__Items stored from a collection__
★ ★ ★ ★ ★

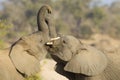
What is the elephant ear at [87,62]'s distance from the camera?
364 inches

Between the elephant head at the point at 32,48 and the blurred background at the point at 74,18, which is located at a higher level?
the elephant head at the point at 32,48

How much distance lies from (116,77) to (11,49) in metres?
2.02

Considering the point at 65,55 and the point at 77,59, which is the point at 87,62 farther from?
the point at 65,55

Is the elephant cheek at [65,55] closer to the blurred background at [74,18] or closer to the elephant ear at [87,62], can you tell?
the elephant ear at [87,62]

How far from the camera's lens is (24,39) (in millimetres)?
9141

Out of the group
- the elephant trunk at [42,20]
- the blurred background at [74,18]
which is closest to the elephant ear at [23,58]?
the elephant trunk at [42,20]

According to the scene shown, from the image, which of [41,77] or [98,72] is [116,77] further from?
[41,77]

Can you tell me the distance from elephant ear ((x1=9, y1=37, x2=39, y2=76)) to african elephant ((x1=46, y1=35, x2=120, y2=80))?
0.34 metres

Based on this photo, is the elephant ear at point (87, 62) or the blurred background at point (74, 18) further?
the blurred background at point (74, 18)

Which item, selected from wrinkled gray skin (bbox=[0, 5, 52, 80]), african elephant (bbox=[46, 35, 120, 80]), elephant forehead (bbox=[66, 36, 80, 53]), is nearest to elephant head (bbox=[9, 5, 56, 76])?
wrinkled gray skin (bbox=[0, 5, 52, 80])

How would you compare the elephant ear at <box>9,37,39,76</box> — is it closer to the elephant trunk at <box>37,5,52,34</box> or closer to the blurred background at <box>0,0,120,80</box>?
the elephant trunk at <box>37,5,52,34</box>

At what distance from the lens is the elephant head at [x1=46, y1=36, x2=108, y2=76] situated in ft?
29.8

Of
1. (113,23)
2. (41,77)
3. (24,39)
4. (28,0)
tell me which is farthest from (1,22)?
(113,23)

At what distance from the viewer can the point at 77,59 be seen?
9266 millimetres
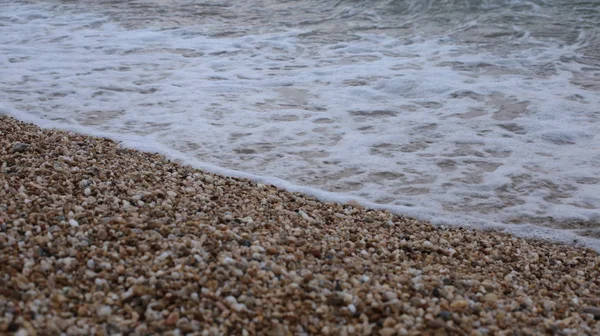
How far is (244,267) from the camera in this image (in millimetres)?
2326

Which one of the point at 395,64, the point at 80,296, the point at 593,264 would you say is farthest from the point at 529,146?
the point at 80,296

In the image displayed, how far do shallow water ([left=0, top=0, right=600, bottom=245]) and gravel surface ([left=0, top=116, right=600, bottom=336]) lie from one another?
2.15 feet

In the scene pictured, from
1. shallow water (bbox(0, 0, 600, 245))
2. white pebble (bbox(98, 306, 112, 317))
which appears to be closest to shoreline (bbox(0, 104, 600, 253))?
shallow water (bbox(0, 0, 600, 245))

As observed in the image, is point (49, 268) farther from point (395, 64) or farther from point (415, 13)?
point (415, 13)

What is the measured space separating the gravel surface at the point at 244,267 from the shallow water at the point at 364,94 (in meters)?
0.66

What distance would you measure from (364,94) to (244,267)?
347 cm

★ ★ ★ ★ ★

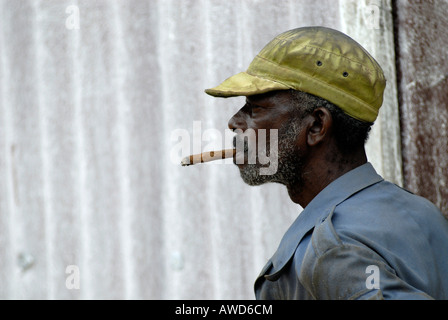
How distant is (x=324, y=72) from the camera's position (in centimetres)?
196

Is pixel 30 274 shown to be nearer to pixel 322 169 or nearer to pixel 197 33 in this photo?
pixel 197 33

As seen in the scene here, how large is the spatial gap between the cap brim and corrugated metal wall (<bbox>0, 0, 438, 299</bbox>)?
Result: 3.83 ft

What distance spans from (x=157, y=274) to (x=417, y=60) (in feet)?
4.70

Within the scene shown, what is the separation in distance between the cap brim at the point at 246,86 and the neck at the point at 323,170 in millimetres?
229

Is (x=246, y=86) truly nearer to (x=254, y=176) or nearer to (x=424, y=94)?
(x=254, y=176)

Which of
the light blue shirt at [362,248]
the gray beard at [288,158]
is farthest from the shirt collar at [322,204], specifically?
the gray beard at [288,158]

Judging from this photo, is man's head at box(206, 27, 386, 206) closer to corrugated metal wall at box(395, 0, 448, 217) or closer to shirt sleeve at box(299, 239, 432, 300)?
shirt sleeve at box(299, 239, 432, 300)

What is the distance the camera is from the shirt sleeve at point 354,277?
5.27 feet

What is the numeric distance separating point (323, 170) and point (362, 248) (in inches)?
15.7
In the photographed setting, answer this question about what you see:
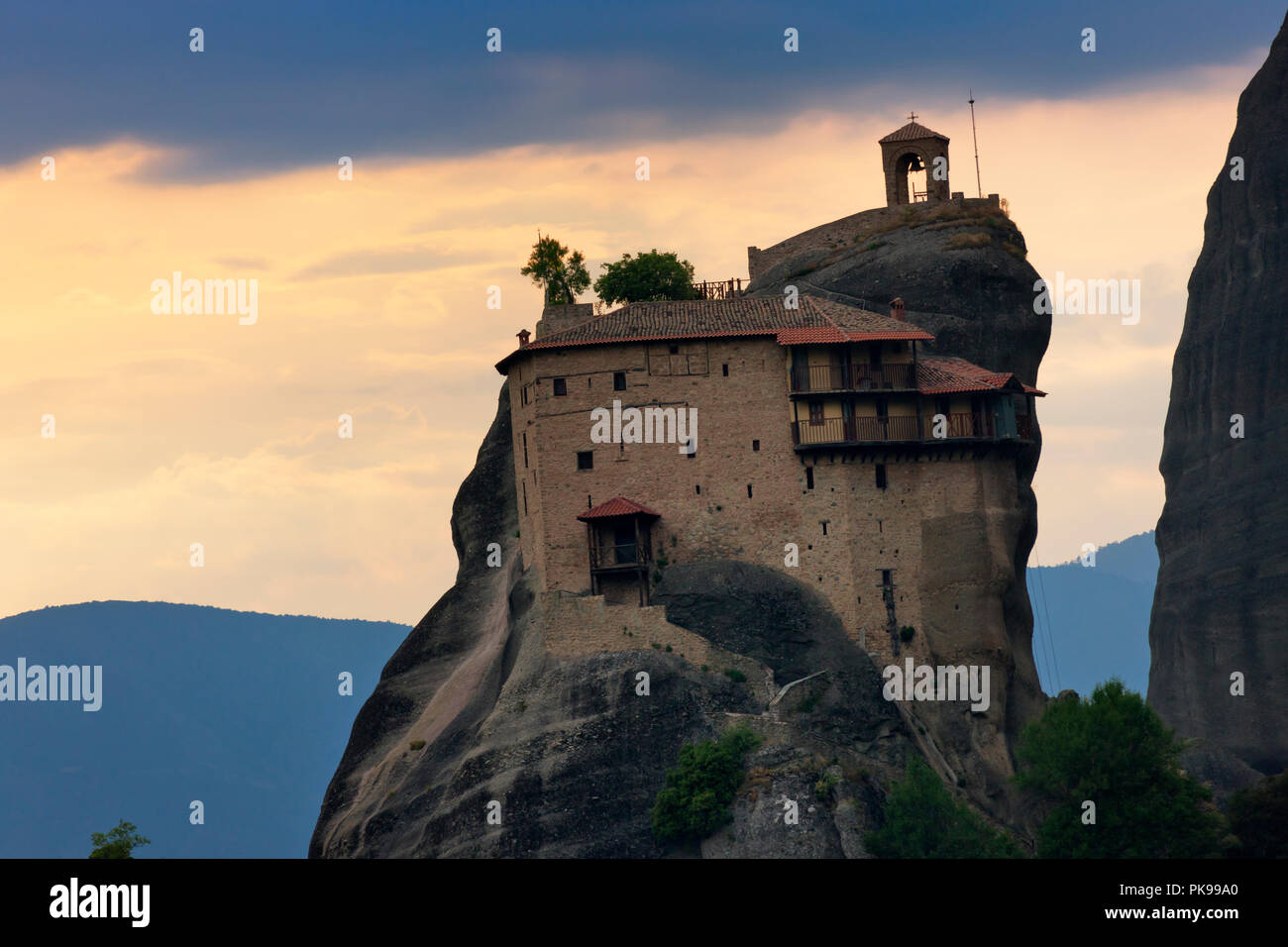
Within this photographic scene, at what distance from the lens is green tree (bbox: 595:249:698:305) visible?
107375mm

★ ★ ★ ★ ★

__INSTRUCTION__
Gather every line of the records above that contains the word "millimetres", copying each such line in full.

__WRITTEN ANSWER__
How far from the camera's lens is (24,39) (in millimetres)?
9266 millimetres
How far is (244,267) from the camera in this image (in millimetres)?
Within the scene shown, what is the separation in distance between the cap brim at the point at 246,86 and the neck at the point at 323,170 in millimetres?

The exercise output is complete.